## [What you should do]
Reproduce the material below with every "mountain" replaced by "hill", leaving everything else unchanged.

## [Records provided]
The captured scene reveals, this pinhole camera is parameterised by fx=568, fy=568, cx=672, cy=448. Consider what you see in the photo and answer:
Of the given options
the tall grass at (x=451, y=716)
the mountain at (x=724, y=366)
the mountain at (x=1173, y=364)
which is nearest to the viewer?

## [Reply to the exercise]
The captured scene reveals, this pinhole camera is parameterised by fx=568, fy=568, cx=672, cy=448. Consider what you see in the photo and answer:
Of the given options
the tall grass at (x=451, y=716)
the hill at (x=724, y=366)
the hill at (x=1173, y=364)
which is nearest to the viewer?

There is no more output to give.